I could have searched for the source in the first instance. I could have gone to the library and asked for help.
We spent time coming up with a question ("prompt engineering"! hah!), we used up a bunch of electricity for an answer to be generated and now you...want me to search up that answer to find the source? Why did we do the first step?
People got undergraduate degrees - hell, even PhDs - before generative AI.
Look up the tweet from someone who said "Sometimes when coming up with a good prompt for ChatGPT, I sometimes come up with the answer myself without needing to submit".
Verifying information is an order of magnitude easier than compiling it or synthesizing it in the first place. Prompt engineering is an order of magnitude easier still. This is obvious to most people, but apparently it needs to be said.
An entire day of generating responses with ChatGPT uses less water and energy than your morning shower. You seem terribly concerned about signaling the virtues of abstaining from technology use on behalf of purported resource misuse, yet you're sitting at a computer typing away.
You're not a serious person, and you're wasting everyone's time. Please leave the internet and go play with rocks in a cave.
Sometimes you don't need sources to verify something is correct, its something you can directly verify. To reduce it to the easiest version of this, I ask for code to do something, it writes me code, I run my unit test, it passes, my time is saved!

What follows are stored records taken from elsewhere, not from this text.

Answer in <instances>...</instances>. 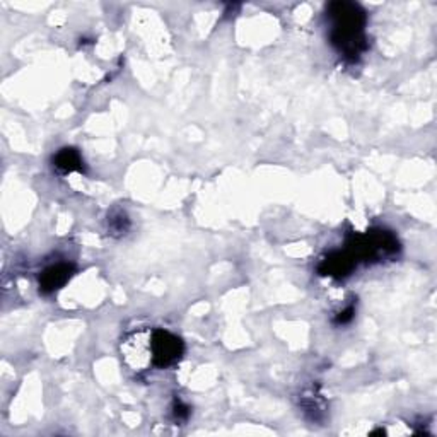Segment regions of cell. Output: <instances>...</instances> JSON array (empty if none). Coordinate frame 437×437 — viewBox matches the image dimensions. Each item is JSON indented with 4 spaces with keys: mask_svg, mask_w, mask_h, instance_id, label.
I'll return each instance as SVG.
<instances>
[{
    "mask_svg": "<svg viewBox=\"0 0 437 437\" xmlns=\"http://www.w3.org/2000/svg\"><path fill=\"white\" fill-rule=\"evenodd\" d=\"M330 43L343 59L355 60L367 50V16L354 2H333L326 7Z\"/></svg>",
    "mask_w": 437,
    "mask_h": 437,
    "instance_id": "1",
    "label": "cell"
},
{
    "mask_svg": "<svg viewBox=\"0 0 437 437\" xmlns=\"http://www.w3.org/2000/svg\"><path fill=\"white\" fill-rule=\"evenodd\" d=\"M125 359L132 367H142L147 364L166 369L173 366L183 355V342L176 335L169 333L166 330H154L149 333L147 345L140 347L139 352L130 350L123 352Z\"/></svg>",
    "mask_w": 437,
    "mask_h": 437,
    "instance_id": "2",
    "label": "cell"
},
{
    "mask_svg": "<svg viewBox=\"0 0 437 437\" xmlns=\"http://www.w3.org/2000/svg\"><path fill=\"white\" fill-rule=\"evenodd\" d=\"M72 275H74V266L68 263H56V265L48 266L39 275V290L44 294L55 293L70 281Z\"/></svg>",
    "mask_w": 437,
    "mask_h": 437,
    "instance_id": "3",
    "label": "cell"
},
{
    "mask_svg": "<svg viewBox=\"0 0 437 437\" xmlns=\"http://www.w3.org/2000/svg\"><path fill=\"white\" fill-rule=\"evenodd\" d=\"M54 168L59 169L60 173L67 175V173H74L84 171V161L80 157V154L72 147H66L62 151L56 152V156L54 157Z\"/></svg>",
    "mask_w": 437,
    "mask_h": 437,
    "instance_id": "4",
    "label": "cell"
},
{
    "mask_svg": "<svg viewBox=\"0 0 437 437\" xmlns=\"http://www.w3.org/2000/svg\"><path fill=\"white\" fill-rule=\"evenodd\" d=\"M108 229L111 230L113 236H123L130 229V218L127 217L123 210H115L108 217Z\"/></svg>",
    "mask_w": 437,
    "mask_h": 437,
    "instance_id": "5",
    "label": "cell"
},
{
    "mask_svg": "<svg viewBox=\"0 0 437 437\" xmlns=\"http://www.w3.org/2000/svg\"><path fill=\"white\" fill-rule=\"evenodd\" d=\"M354 314H355L354 306L345 307V309L340 311L337 316H335V323H337V325H347V323H350L352 319H354Z\"/></svg>",
    "mask_w": 437,
    "mask_h": 437,
    "instance_id": "6",
    "label": "cell"
},
{
    "mask_svg": "<svg viewBox=\"0 0 437 437\" xmlns=\"http://www.w3.org/2000/svg\"><path fill=\"white\" fill-rule=\"evenodd\" d=\"M173 408H175V410H173V412H175V417H176L178 420H185L186 417L190 415L188 407H185V405L181 403V402H175V407H173Z\"/></svg>",
    "mask_w": 437,
    "mask_h": 437,
    "instance_id": "7",
    "label": "cell"
}]
</instances>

For other things, it depends, but if I'm asking it to do a survey I can look at its results and see if they fit what I'm looking for, check the sources it gives me, etc. People pay analysts/paralegals/assistants to do exactly this kind of work all the time expecting that they will need to check it over. I don't see how this is any different.

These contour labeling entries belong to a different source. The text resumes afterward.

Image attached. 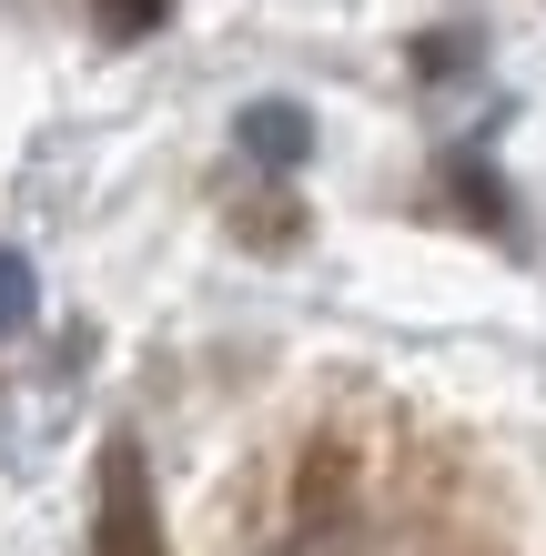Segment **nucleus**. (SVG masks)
Returning <instances> with one entry per match:
<instances>
[{
	"instance_id": "obj_3",
	"label": "nucleus",
	"mask_w": 546,
	"mask_h": 556,
	"mask_svg": "<svg viewBox=\"0 0 546 556\" xmlns=\"http://www.w3.org/2000/svg\"><path fill=\"white\" fill-rule=\"evenodd\" d=\"M163 21H173V0H91V30L102 41H152Z\"/></svg>"
},
{
	"instance_id": "obj_4",
	"label": "nucleus",
	"mask_w": 546,
	"mask_h": 556,
	"mask_svg": "<svg viewBox=\"0 0 546 556\" xmlns=\"http://www.w3.org/2000/svg\"><path fill=\"white\" fill-rule=\"evenodd\" d=\"M30 314H41V283H30V264H21L11 243H0V334H21Z\"/></svg>"
},
{
	"instance_id": "obj_1",
	"label": "nucleus",
	"mask_w": 546,
	"mask_h": 556,
	"mask_svg": "<svg viewBox=\"0 0 546 556\" xmlns=\"http://www.w3.org/2000/svg\"><path fill=\"white\" fill-rule=\"evenodd\" d=\"M91 556H173L163 506H152V466H142L132 435L102 445V527H91Z\"/></svg>"
},
{
	"instance_id": "obj_2",
	"label": "nucleus",
	"mask_w": 546,
	"mask_h": 556,
	"mask_svg": "<svg viewBox=\"0 0 546 556\" xmlns=\"http://www.w3.org/2000/svg\"><path fill=\"white\" fill-rule=\"evenodd\" d=\"M233 142L264 162V173H294V162H314V122L294 102H243L233 112Z\"/></svg>"
}]
</instances>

I don't think the library/electricity responses are serious but to move on to the point about degrees... people also got those degrees before calculators, before computers, before air travel, before video calls, before the internet, before electricity, yet all of those things assist in creating knowledge. I think its perfectly reasonable to look at these LLMs/chat assistants in the same light: as a tool that can augment human productivity in its own way.
I'm interested to hear more about how you can verify information without a source. What are you looking at when you search for the verification, exactly?
You can use them for whatever you like, or not use them. Everyone has a different bar for when technology is useful. My dad doesn't think EVs are useful due to the long charge times, but there are others who find it fully acceptable.
This doesn’t make LLMs worthless, you just need to structure your processes around fallibility. Much like a well designed release pipeline is built with the expectation that devs will write bugs that shouldn’t ship.
Yeah, I used to hire people, but then one of them made a mistake, now I'm done with them forever, they are useless. It is not I, who is directing the workers, who cannot create a process that is resistant to errors, it's definitely the fact that all people are worthless until they make no errors as there truly is no other way of doing things other than telling your intern to do a task then having them send it directly to the production line.
LLM are "great" in some use cases, "ok" in others, and "laughable" in more.
Some people might find $500 worth of value, in their specific use case, in those "great" and "ok" categories, where they get more value than "lies" out of it.
A few verifiable lies, vs hours of time, could be worth it for some people, with use cases outside of your perspective.
We'd never hire someone who just makes stuff up (or at least keep them employed for long). Why are we okay with calling "AI" tools like this anything other than curious research projects?
Can't we just send LLMs back to the drawing board until they have some semblance of reliability?